#### Task instructions
Summarize the text on technologies for data-intensive computing in three sentences.

#### Extracted text
— Begin —
Explain technologies for data intensive computing.
TECHNOLOGIES FOR DATA-INTENSIVE COMPUTING
The creation of applications that are primarily focused on processing massive amounts of data is referred to as data-intensive computing. Storage systems and programming models form a natural categorization of the technologies that enable data-intensive computing.
1) Storage Systems
- Because of the growth of unstructured data in the form of blogs, Web pages, software logs, and sensor reading the relational model in its original formulation doesn't appear to be the preferable approach for bling large-scale data analytics. Various fields such as scientific computing, enterprise applications, media entertainment, natural language processing, and social network analysis generate a very large quantity of data which is considered a business asset as businesses are realizing the importance of data analytics. So, such an increment in the volume of data requires more efficient data management techniques.
- As we discussed earlier, Cloud computing provides on-demand access to enormous amounts of computing capability enabling developers to create software systems that expand progressively to arbitrary levels of parallelism as software applications and services run on hundreds or thousands of nodes. Traditional computing architectures are not capable to accommodate such a dynamic environment. So, new data management technologies are introduced to support data-intensive computing.
- Distributed file systems play a vital role in big data management providing the interface to store information in the form of files and perform read and write operations later on. Some file system implementations in a cloud environment address the administration of large quantities of data on several nodes. Those file systems comprise data storage support for large computing clusters, supercomputers, parallel architectures, as well as storage and computing clouds.
- File systems such as Lustre, IBM General Parallel File System (GPFS), Google File System (GFS) Sector/Sphere, and Amazon Simple Storage Service (S3) are widely used for high-performance distributed file systems and storage clouds.
Lustre
The Lustre file system is an open-source, parallel file system that meets many of the needs of high-performance computing simulation settings. The Lustre file system grew from a research project at Carnegie Mellon University to a file system that supports some of the world's most powerful supercomputers. Lustre is meant to enable access to petabytes (PBS) of storage while serving thousands of clients at hundreds of gigabytes per second (GB/s). Lustre provides a POSIX-compliant file system interface and can grow to thousands of clients, petabytes of storage, and hundreds of gigabytes per second of I/O bandwidth. The Metadata Servers (MDS), Metadata Targets (MDT), Object Storage Servers (OSS), Object Server Targets (OST), and Lustre clients are the core components of the Lustre file system.
— End —
Extracted data entries:
— Begin —
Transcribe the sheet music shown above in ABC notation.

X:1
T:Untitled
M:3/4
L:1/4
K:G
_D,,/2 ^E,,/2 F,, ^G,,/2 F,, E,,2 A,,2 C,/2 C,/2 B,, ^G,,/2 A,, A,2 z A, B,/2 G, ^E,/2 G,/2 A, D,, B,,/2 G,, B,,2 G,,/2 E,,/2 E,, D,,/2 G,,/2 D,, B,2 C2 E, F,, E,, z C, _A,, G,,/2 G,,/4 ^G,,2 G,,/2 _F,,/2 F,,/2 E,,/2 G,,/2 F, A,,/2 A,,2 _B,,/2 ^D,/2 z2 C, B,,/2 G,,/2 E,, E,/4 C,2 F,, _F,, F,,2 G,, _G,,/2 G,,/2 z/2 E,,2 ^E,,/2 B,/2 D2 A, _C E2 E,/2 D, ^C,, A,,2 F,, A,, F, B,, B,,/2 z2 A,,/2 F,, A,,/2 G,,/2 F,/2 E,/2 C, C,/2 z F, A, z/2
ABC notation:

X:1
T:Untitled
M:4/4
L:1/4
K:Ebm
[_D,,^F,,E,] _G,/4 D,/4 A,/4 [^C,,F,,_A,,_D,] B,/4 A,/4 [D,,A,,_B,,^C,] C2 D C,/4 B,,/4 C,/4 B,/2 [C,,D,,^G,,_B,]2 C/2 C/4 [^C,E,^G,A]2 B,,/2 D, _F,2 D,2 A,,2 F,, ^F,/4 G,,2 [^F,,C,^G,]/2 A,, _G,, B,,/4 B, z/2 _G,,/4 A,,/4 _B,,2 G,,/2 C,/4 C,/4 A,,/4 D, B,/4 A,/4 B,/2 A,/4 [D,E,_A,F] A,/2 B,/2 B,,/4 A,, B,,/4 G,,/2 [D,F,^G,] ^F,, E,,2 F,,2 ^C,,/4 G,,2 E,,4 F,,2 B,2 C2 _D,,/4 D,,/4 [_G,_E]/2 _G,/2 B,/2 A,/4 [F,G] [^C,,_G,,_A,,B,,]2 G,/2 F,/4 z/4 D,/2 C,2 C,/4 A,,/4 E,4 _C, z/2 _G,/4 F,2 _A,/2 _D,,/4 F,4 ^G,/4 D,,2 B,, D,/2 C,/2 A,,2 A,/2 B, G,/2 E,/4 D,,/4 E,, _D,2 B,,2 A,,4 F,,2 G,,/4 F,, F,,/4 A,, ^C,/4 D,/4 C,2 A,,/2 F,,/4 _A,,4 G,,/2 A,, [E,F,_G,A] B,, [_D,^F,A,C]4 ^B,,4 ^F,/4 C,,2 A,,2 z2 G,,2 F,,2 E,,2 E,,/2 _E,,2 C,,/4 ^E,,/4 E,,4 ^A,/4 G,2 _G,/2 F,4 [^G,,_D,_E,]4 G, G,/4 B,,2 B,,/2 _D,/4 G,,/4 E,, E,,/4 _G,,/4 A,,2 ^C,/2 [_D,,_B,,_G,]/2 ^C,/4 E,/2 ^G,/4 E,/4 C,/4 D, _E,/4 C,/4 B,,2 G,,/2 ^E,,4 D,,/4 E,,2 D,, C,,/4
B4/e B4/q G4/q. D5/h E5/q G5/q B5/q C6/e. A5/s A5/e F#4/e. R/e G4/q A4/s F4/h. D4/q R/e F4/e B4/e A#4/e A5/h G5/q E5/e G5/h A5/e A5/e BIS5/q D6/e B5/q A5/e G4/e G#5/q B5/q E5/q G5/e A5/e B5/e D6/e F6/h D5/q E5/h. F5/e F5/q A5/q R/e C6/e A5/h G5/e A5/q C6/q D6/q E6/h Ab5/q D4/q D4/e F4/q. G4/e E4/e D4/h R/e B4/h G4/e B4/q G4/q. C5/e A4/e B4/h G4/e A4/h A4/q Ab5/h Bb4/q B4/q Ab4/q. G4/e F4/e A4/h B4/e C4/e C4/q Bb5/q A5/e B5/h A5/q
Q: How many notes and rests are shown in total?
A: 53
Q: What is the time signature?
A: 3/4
— End —
#### Result for this exercise
Data-intensive computing is the creation of applications primarily focused on processing massive amounts of data, and the technologies that enable it fall into storage systems and programming models. Because data volumes keep growing and traditional computing architectures cannot accommodate the dynamic cloud environment, new data management technologies such as distributed file systems have been introduced to store large quantities of data across many nodes. One such system is Lustre, an open-source parallel file system that grew from a Carnegie Mellon University research project and is designed to give thousands of clients access to petabytes of storage at hundreds of gigabytes per second.